Aus dem Sand von North Stradbroke Island werden vor allem die Mineralien Rutil, Zirkon und Ilmenit (Titaneisen), aber auch Silika (Siliziumdioxid) gewonnen. Die Minen reichen bis in 100 m Tiefe und damit weit unter den Grundwasserspiegel, graben also den angrenzenden Feuchtgebieten buchstäblich das Wasser ab. Die Inselbewohner beklagen, dass die Regierung von Queensland die Umweltschutzbestimmungen nie durchgesetzt hat. Die Proteste der indigenen Bevölkerung haben in der Gegend eine lange Tradition, doch der Druck der Industrie ist stärker.

Hoher Bedarf, niedriger Preis

Sand ist ein „hegemonialer“ Rohstoff, zu dem es gegenwärtig praktisch keine Alternativen gibt. Auch fehlen die Anreize zur Entwicklung solcher Alternativen, weil ökonomisch nutzbarer Sand nach heutigen Marktpreisen stark unterbewertet ist. Die wichtigsten Kostenfaktoren bei der Sandgewinnung betreffen die Maschinen für den Abbau, den Transport, die Löhne sowie Lizenzgebühren und Pachtzahlungen für das genutzte Gelände (zumindest im Fall legaler Gewinnung). Der Sand selbst kostet dagegen nichts – er ist ein „high volume low value“-Rohstoff. Wenn er knapp wird, holt man ihn sich eben woanders. Das Problem wird lediglich geografisch verschoben.

So läuft es überall – ob in den USA, Australien oder Indien – ähnlich ab, wenn die lokalen Behörden von Politikern und Interessenvertretern derart eingeschüchtert werden, dass sie am Ende den unbegrenzten Sandabbau zulassen – alles im Interesse von Wirtschaftswachstum, nationaler Sicherheit, Fortschritt oder Arbeitsbeschaffung, versteht sich.

Hier ist allerdings anzumerken, dass nicht alle Sandarten für alle Nutzungsformen geeignet sind. Denn Sand muss häufig strenge Kriterien erfüllen – und dann wird das Verhältnis von Angebot und Nachfrage in der Regel sehr volatil. Insgesamt ist davon auszugehen, dass der Sandbedarf aus den drei Bereichen Bau, Mineralindustrie und Fracking in den nächsten Jahrzehnten stabil bleiben wird. Deshalb werden derzeit auch vielerorts neue Sandquellen offshore, also auf dem Meeresboden, erschlossen. Diese Abbaumethode ist extrem teuer, aber technisch möglich. Ihre Auswirkungen auf die Umwelt sind dagegen völlig unerforscht.

## [QUELLENMATERIAL]

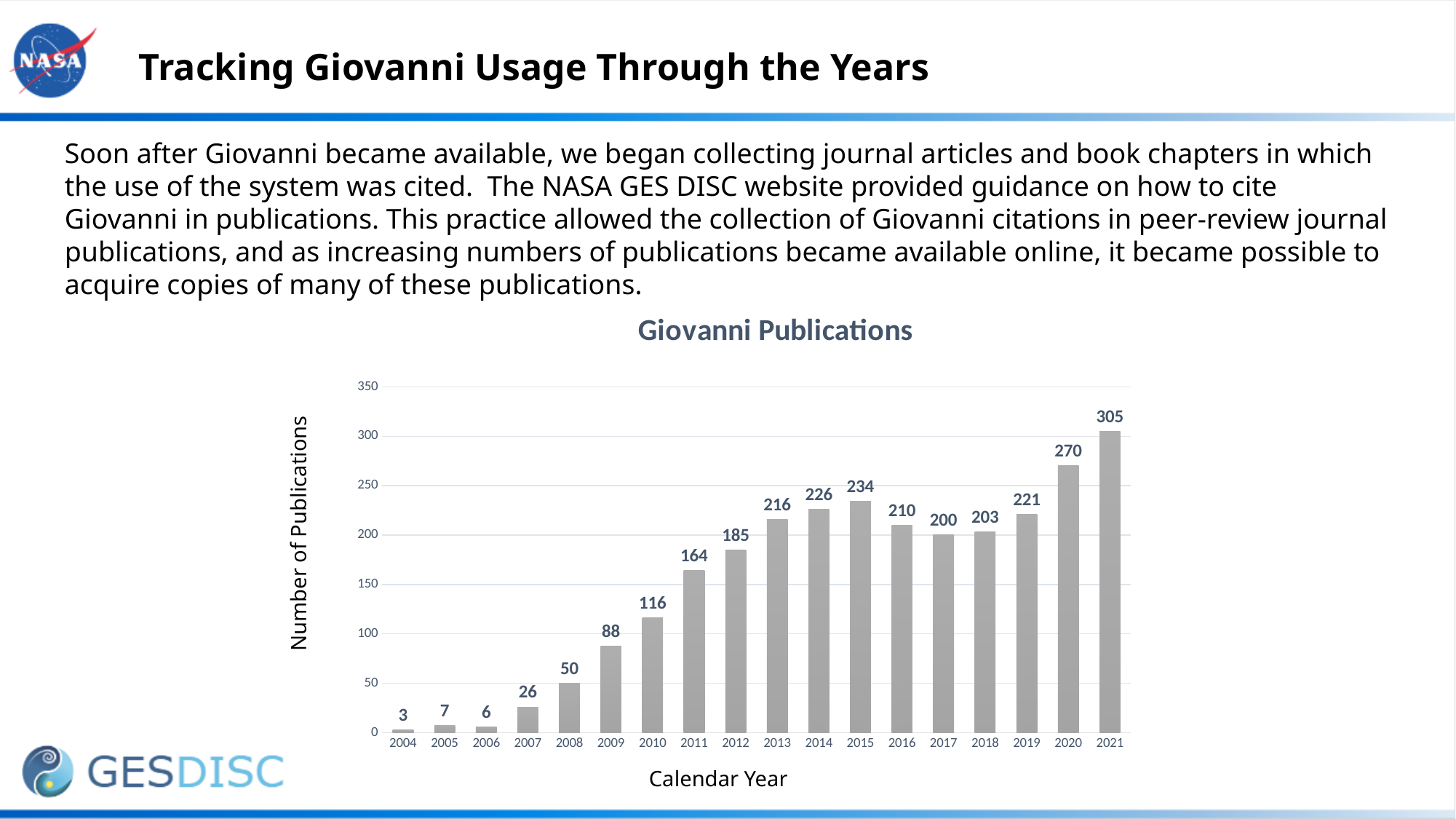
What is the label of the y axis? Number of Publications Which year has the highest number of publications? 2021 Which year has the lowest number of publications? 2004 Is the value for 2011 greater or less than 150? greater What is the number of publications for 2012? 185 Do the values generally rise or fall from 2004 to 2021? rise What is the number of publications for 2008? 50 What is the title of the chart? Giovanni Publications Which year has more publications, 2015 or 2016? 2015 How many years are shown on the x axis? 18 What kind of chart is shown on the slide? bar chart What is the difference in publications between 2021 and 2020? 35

## [AUFGABENZIEL]
Gib den Text über den Sandabbau von „Sand ist ein“ bis einschließlich „lediglich geografisch verschoben.“ wieder und ersetze dabei „Sandgewinnung“ durch „Sandförderung“. Die Auflistung stammt aus einer anderen Quelle.

## [ERWARTETE ANTWORT]
Sand ist ein „hegemonialer“ Rohstoff, zu dem es gegenwärtig praktisch keine Alternativen gibt. Auch fehlen die Anreize zur Entwicklung solcher Alternativen, weil ökonomisch nutzbarer Sand nach heutigen Marktpreisen stark unterbewertet ist. Die wichtigsten Kostenfaktoren bei der Sandförderung betreffen die Maschinen für den Abbau, den Transport, die Löhne sowie Lizenzgebühren und Pachtzahlungen für das genutzte Gelände (zumindest im Fall legaler Gewinnung). Der Sand selbst kostet dagegen nichts – er ist ein „high volume low value“-Rohstoff. Wenn er knapp wird, holt man ihn sich eben woanders. Das Problem wird lediglich geografisch verschoben.